When AI Writes Most of the Code, Quality Has to Become Infrastructure

When AI Writes Most of the Code, Quality Has to Become Infrastructure

~ 14 min read


TL;DR

AI coding tools are no longer just autocomplete with a chat box.

Since late 2025, the combination of stronger coding models, agentic IDEs, long-running coding agents, code review assistants, and better tool integration has made it realistic for AI to produce most of the code in some teams.

That changes the shape of software engineering.

The bottleneck is no longer just writing code. It is proving that the generated code is correct, secure, reviewable, operable, and maintainable.

The software development lifecycle (SDLC) has to move from a human-paced delivery process to a control system around high-throughput code generation.

Or, more bluntly:

When code generation becomes cheap, confidence becomes a scarce resource.

The inflection point was not just model quality

AI coding tools have existed for years, but something changed around October and November 2025.

The shift was not just that models had become better at writing code. The surrounding workflow had become credible too:

  • agents could inspect a repository, make a plan, edit multiple files, run commands, and iterate
  • code-review tools became good enough to be part of the review loop
  • frontier models became more reliable on real software engineering tasks
  • IDEs and developer platforms started treating AI as an active participant in delivery, not just a suggestion engine

JetBrains made the useful point that older benchmarks from 2023 cannot really measure 2025 coding workflows because the task is no longer just “patch this issue”. Modern coding agents need to deal with reviews, coverage, compliance, multi-language changes, upgrades, and longer-running work. JetBrains introduced Developer Productivity AI Arena with that in mind.

In the same period, GitHub reported more than one million pull requests created by the Copilot coding agent between May and September 2025 in its 2025 Octoverse. Google launched Gemini 3 with a strong focus on agentic coding and Google Antigravity. OpenAI released GPT-5.1-Codex-Max for long-running agentic coding work. Anthropic released Claude Opus 4.5 with a similar emphasis on real-world software engineering and code review.

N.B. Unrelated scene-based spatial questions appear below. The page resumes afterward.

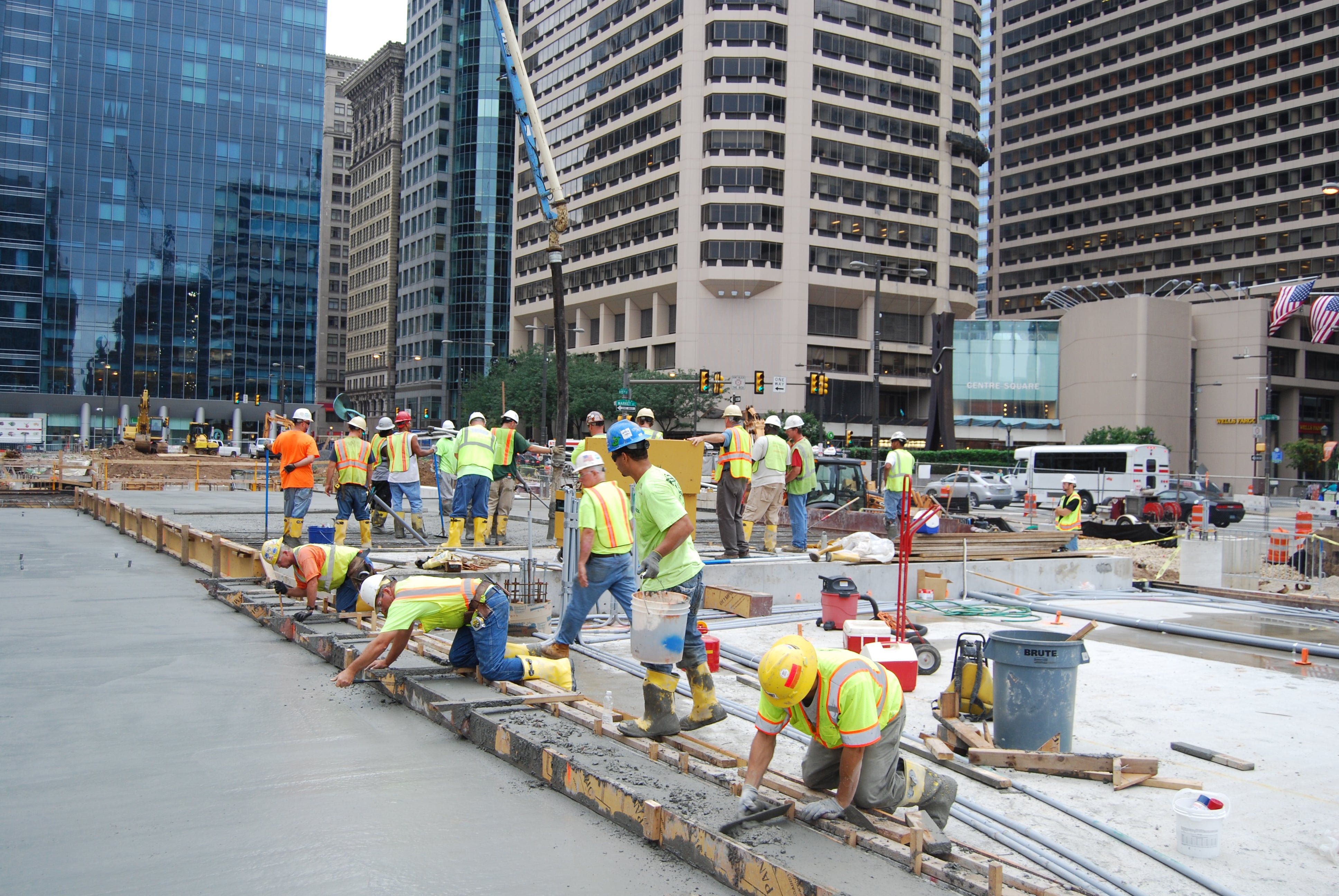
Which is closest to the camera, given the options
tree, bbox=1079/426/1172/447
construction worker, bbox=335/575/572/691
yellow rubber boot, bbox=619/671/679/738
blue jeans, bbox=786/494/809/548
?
yellow rubber boot, bbox=619/671/679/738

Those individual announcements have aged quickly.

The more important point is the pattern: coding models and tools crossed into a mode where it became plausible for AI to plan, write, test, review, and revise meaningful parts of a change.

That makes a lot of older research awkward. Anything that measured “AI coding ability” before that inflection point is still useful for understanding failure modes, but it is probably not a good measure of current capability.

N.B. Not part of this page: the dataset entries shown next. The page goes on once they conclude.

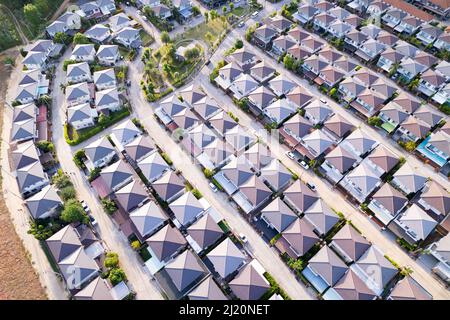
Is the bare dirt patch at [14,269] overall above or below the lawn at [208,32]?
below

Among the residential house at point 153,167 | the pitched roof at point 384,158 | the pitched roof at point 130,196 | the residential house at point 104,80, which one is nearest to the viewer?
the pitched roof at point 130,196

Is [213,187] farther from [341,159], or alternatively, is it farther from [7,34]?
[7,34]

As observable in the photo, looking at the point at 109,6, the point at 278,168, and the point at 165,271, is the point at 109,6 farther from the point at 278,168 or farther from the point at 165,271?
the point at 165,271

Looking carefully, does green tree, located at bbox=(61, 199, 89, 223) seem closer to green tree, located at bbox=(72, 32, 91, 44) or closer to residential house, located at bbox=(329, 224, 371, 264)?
residential house, located at bbox=(329, 224, 371, 264)

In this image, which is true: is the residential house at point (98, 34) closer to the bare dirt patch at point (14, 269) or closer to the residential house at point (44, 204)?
the residential house at point (44, 204)

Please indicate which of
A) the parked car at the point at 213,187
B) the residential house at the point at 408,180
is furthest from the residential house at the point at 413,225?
the parked car at the point at 213,187

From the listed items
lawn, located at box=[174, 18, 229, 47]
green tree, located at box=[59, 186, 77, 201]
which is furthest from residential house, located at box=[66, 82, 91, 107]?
lawn, located at box=[174, 18, 229, 47]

The old SDLC assumed code was scarce

Most software delivery processes still assume code is expensive to produce.

That assumption leaks into everything:

  • requirements are often vague because humans can clarify as they go
  • review is treated as a human checkpoint
  • testing often happens after implementation
  • tests are written around what developers had time to build
  • production feedback is not always connected back to the exact change path
  • maintainability is mostly discussed when it has already become painful

That mostly worked when human implementation speed was the limiting factor.

But AI changes the economics of delivery.

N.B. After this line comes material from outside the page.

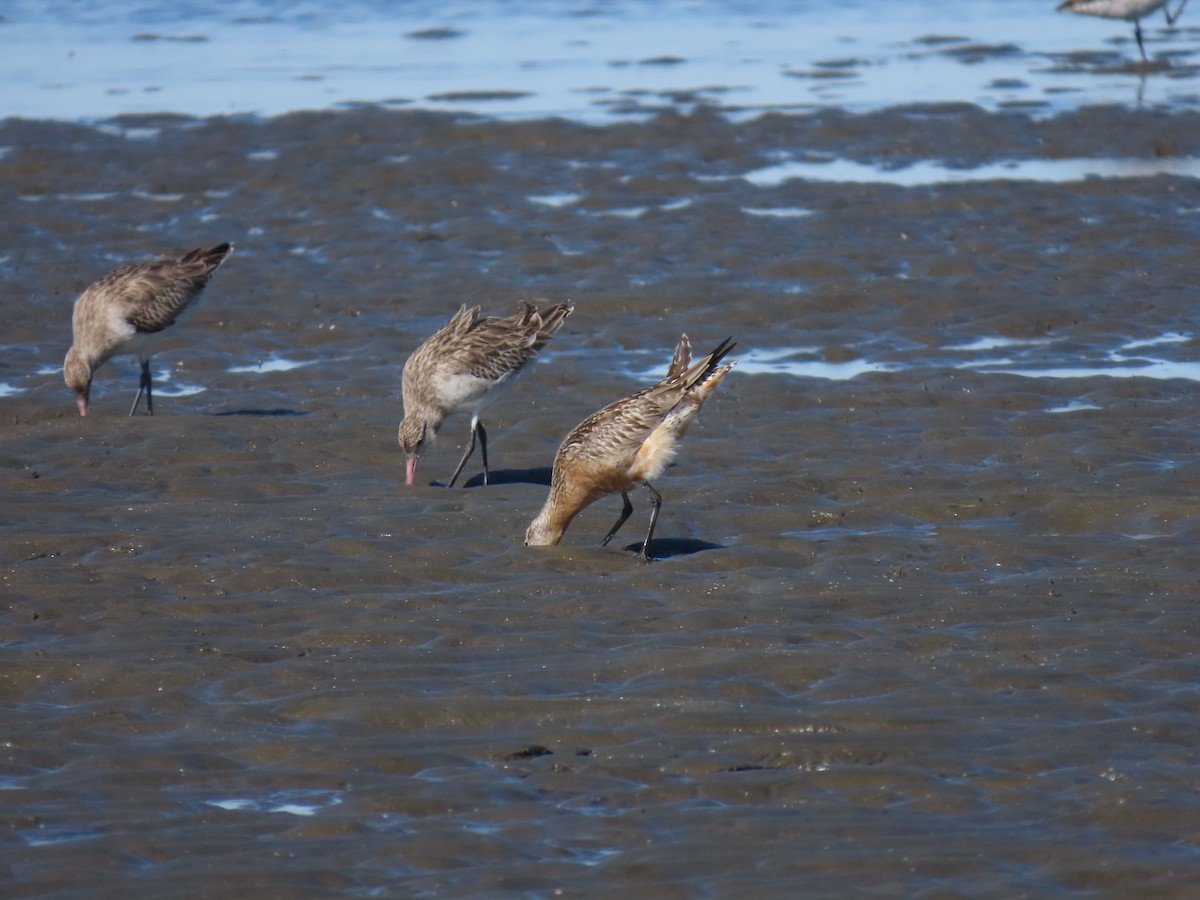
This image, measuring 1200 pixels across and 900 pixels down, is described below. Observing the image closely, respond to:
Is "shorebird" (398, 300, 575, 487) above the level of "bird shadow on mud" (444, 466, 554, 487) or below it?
above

If a coding agent can produce ten plausible implementations before a human reviewer has finished the first review, the limiting factor moves. The hard problem becomes verification.

Not “can we generate code?”

But:

Can we generate enough evidence to trust this change?

That evidence has to cover more than tests passing once.

A generated change may pass CI and still be wrong. It may be secure today and fragile tomorrow. It may satisfy the ticket while quietly increasing coupling, duplicating logic, or making a future migration harder.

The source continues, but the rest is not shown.